FIG. 1 illustrates a portion of a bathroom having two toilets and two urinals. Partitions and doors are provided to define two stalls 1 and 2. Partitions 3 extend from the wall on either side of the second stall. The first stall 1 is defined by a wall of the building and the partition 3 which is parallel to that wall. Posts 4, 5 and 6 are provided to carry the doors 7 and 8 for the stalls 1 and 2. The partitions and the doors are all made from panels 10 of similar construction made in accordance with the methods disclosed herein. Channels 12 are used to attach the panels 10 to the wall and posts.

A similar panel is also used for the partition 9 between the urinals. In the bathroom shown in FIG. 1 the panels are surrounded by trim 11. The trim may be a U-shaped channel that fits over the edge of the panel and can be made from plastic or metal. During installation of the partitions the installer may attach a channel to the wall for each partition using fasteners that pass through the base of the channel. Another channel can be attached to the post 5, 6 in a similar fashion. Then a third or bottom channel may be connected between these two channels. Next the panel 10 is slid into place covering the fasteners. Then a top channel may be placed on the panel. Should panel 10 become damaged the panel can easily be removed and replaced.

Our partition panels are preferably made from two sheets of plastic, as can be seen most clearly in the panel 20 shown in FIGS. 2 and 3. These panels can be made using a thermoforming process such as is illustrated in FIG. 4a through 4c. In the embodiment shown in FIGS. 2 and 3 sheets 21 and 22 have been thermoformed to provide bonded regions 23 and 24 where the sheets are spaced apart from one another and other hollow regions 25, 26 where the sheets abut one another and are bonded together. This configuration provides a combination of strength and light weight. In the partition panels 10 shown in FIG. 1 the center portion of the sheets abut and are bonded to one another while the outer portions of the sheets are spaced apart. In all of the embodiments the edges of the two sheets abut one another and are bonded together. The panels may have a pattern 28 embossed on the outer surface as shown in FIG. 3. The portion of the face of the partition panel which corresponds to regions where the sheets are bonded together may be quite small to provide the desired strength. Consequently, the size and configuration of the bonded regions may be primarily based upon aesthetic considerations.

For some applications the user may want to attach structures like the handles, toilet paper or other dispensers and handicap support bars to the partition. This can easily be done by drilling a hole in a hollow portion of the partition and using screw anchors for the screws. If desired we can place a support structure in the panel to provide a stronger attachment. The support structure may be a metal as hard plastic bar 29 shown in dotted lines in FIG. 2. The insert may be sized and positioned so that the structure is bonded to the partition during forming.

Required actions:
1. From the passage on bathroom partition panels, reproduce word for word the stretch starting with "FIG. 1 illustrates" and going on through "wall and posts.".
2. According to the passage on bathroom partition panels, what materials can the trim around the panels be made from?

Given data:

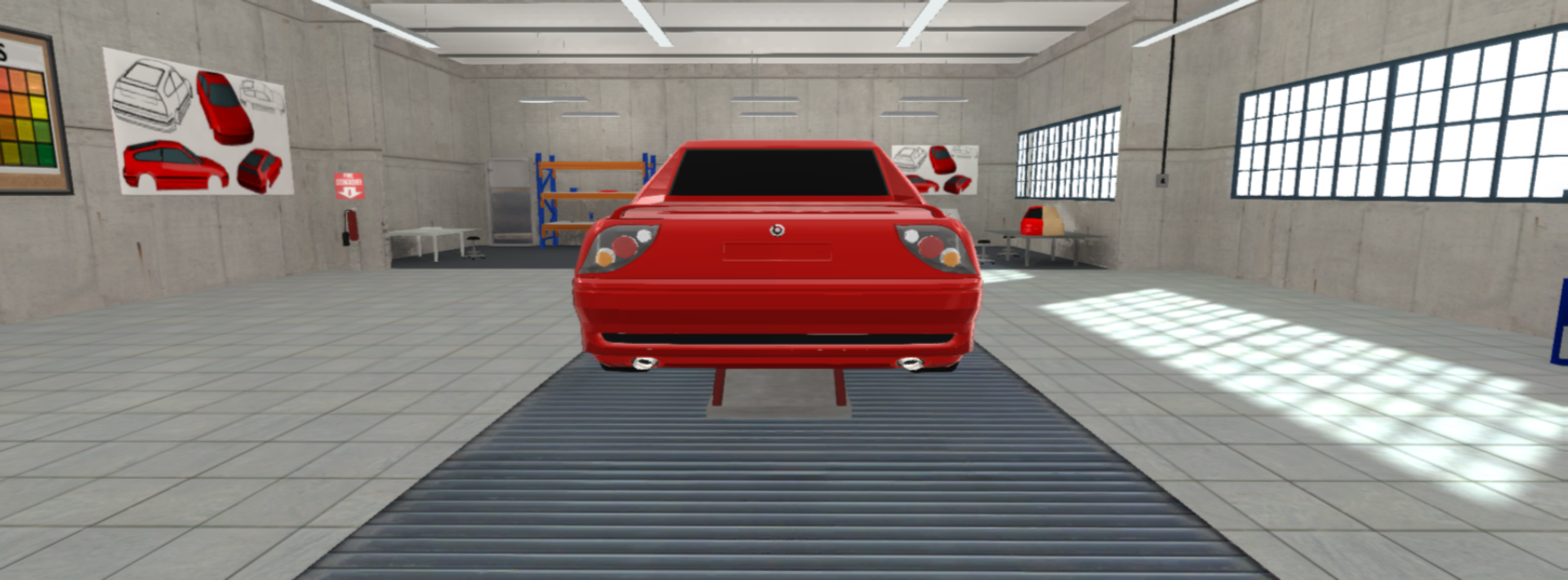 LWSC 750T-2.png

Results of the tasks:
1.
FIG. 1 illustrates a portion of a bathroom having two toilets and two urinals. Partitions and doors are provided to define two stalls 1 and 2. Partitions 3 extend from the wall on either side of the second stall. The first stall 1 is defined by a wall of the building and the partition 3 which is parallel to that wall. Posts 4, 5 and 6 are provided to carry the doors 7 and 8 for the stalls 1 and 2. The partitions and the doors are all made from panels 10 of similar construction made in accordance with the methods disclosed herein. Channels 12 are used to attach the panels 10 to the wall and posts.

2. Plastic or metal.